OK. So _why_ does our original phenomena (you drop something, it goes downward) happen? That’s where the theory comes in. Does it happen because, as Aristotle believed,that whatever you dropped is made up of “earth” and/or “water” elements, and these elements naturally move towards the ground? Or does it happen because, as Newton held, there is an invisible attractive force called gravitation that anything with mass emits? Or, does it happen because, as Einstein argued, mass is warping the structure of space-time, making a movement towards the center of Earth’s gravitational mass the shortest distance in space-time? Each of these are theories. They are _why_ explanations.

(I teach history of science at a STEM school, and I always delight in asking students, after explaining Aristotle’s theory of gravitation, what the modern answer is. They _always_ recite Newton’s answer, because that is what is intuitive to them. I congratulate them on being 100 years behind the times.)

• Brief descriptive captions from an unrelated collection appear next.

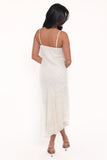 Aileen Midi Dress Cream
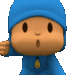 Emoji Pocoyo1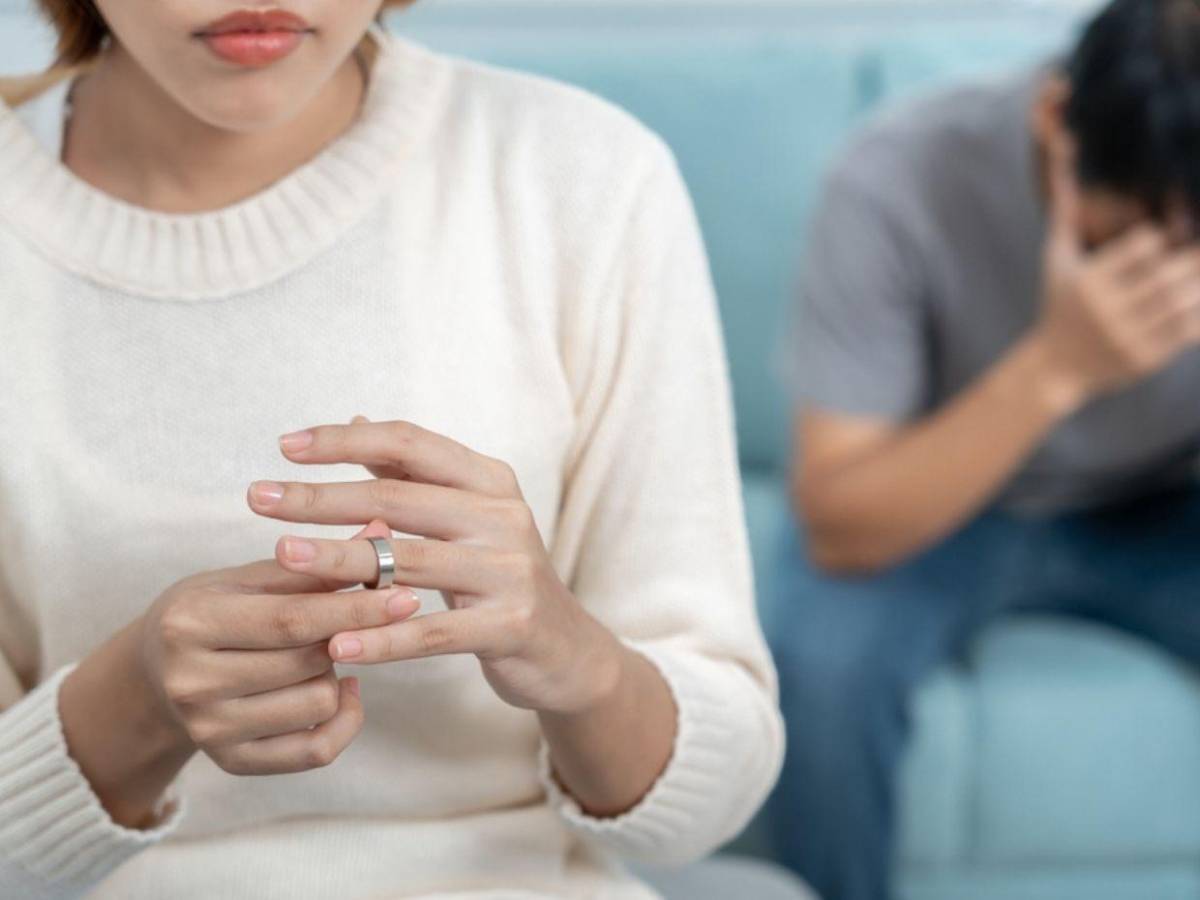 Señales: ¿Es su pareja la persona correcta o le está hundiendo la vida?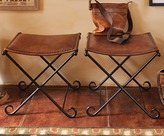 Thumbnail for your product : Napa Style Romano Folding Sling Chair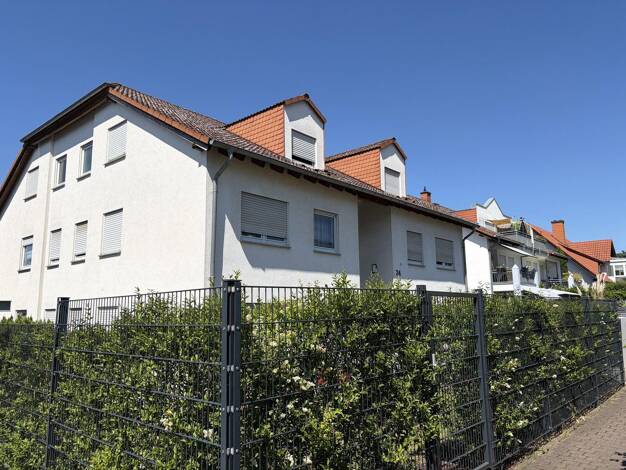 Wohnung zum Kauf provisionsfrei 379.000 € 3 Zimmer 87,9 m² 1. Geschoss Budenheim 55257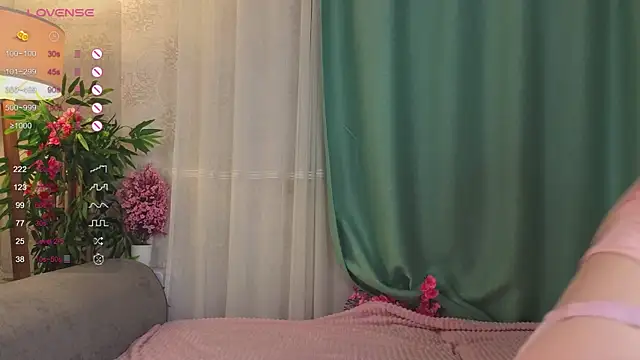 AudieKaemmerer online show from 26, 9, 2025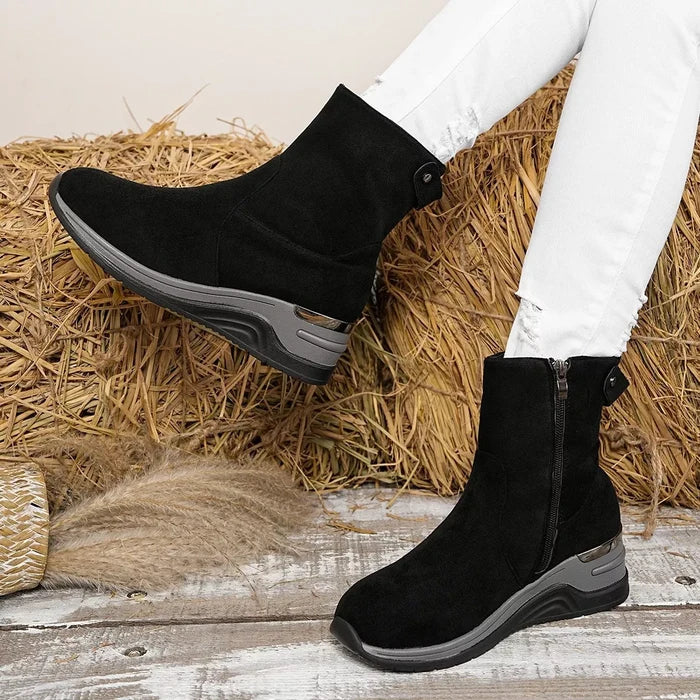 Black / 36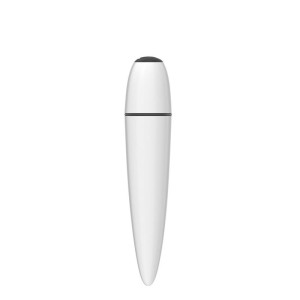 Vibrating Bullet Ijoy White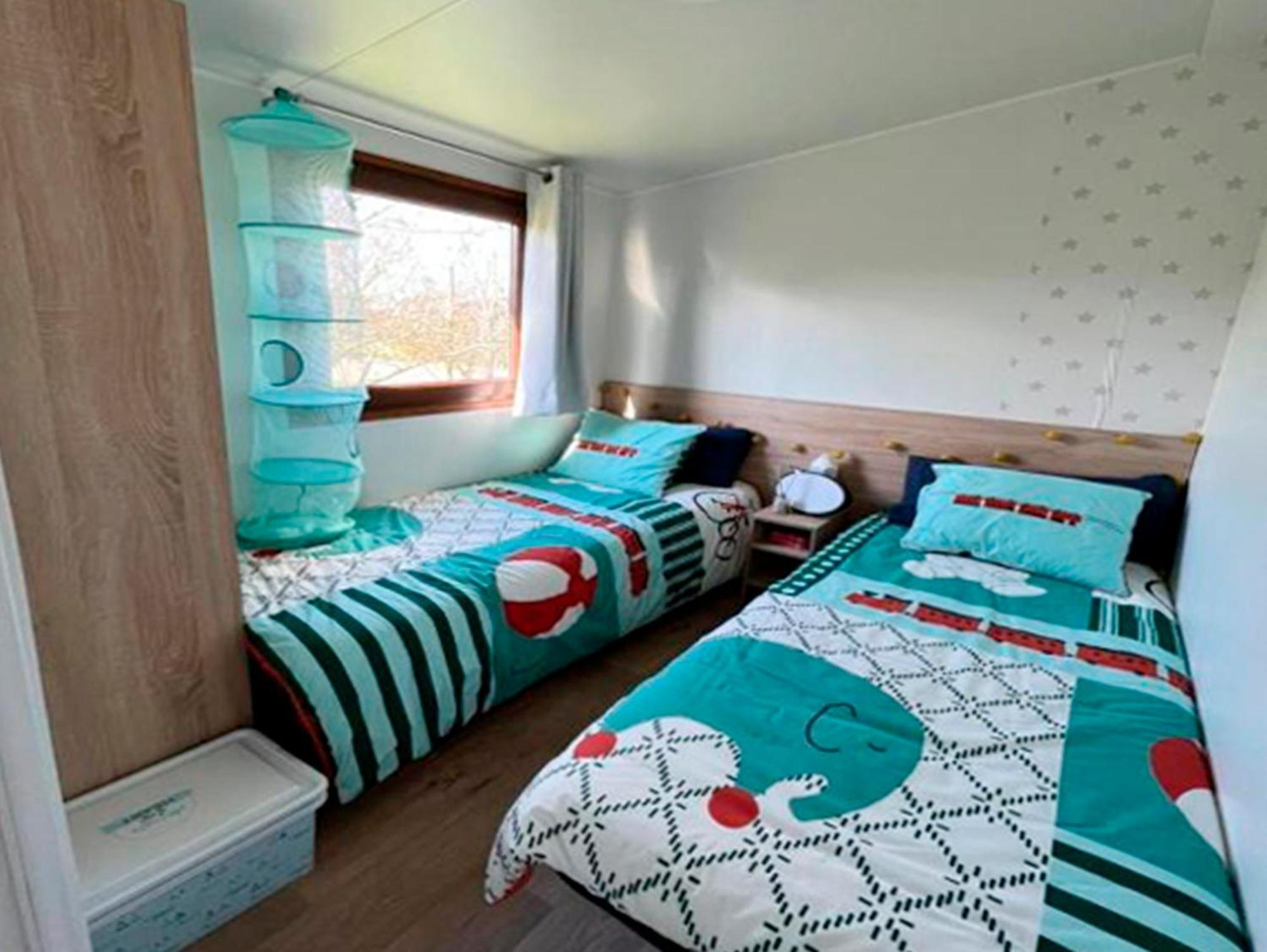 Apartamentos Via Street 3000 Инохедо Экстерьер фото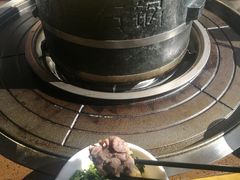 -峰瑞藏地美食·石锅鸡·牦牛肉(大昭寺品牌店)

For these theories to be very useful, we need to be able to distinguish between one or all of them being right or wrong. Einstein’s theory, for example, has some slightly different predictions about how gravity works than Newton’s, and we can (and have) used instruments to confirm that reality meets Einstein’s approach better than it does Newton’s (Newton’s works fine for a certain approximation). That doesn’t mean Einstein’s theory is true, but it does mean it is probably more true (or more useful) than Newton’s theory. It is possible that in the future we will have a theory that better explains gravity even better than Einstein’s theory (there are some things that it does not explain quite right, so there is probably more needed).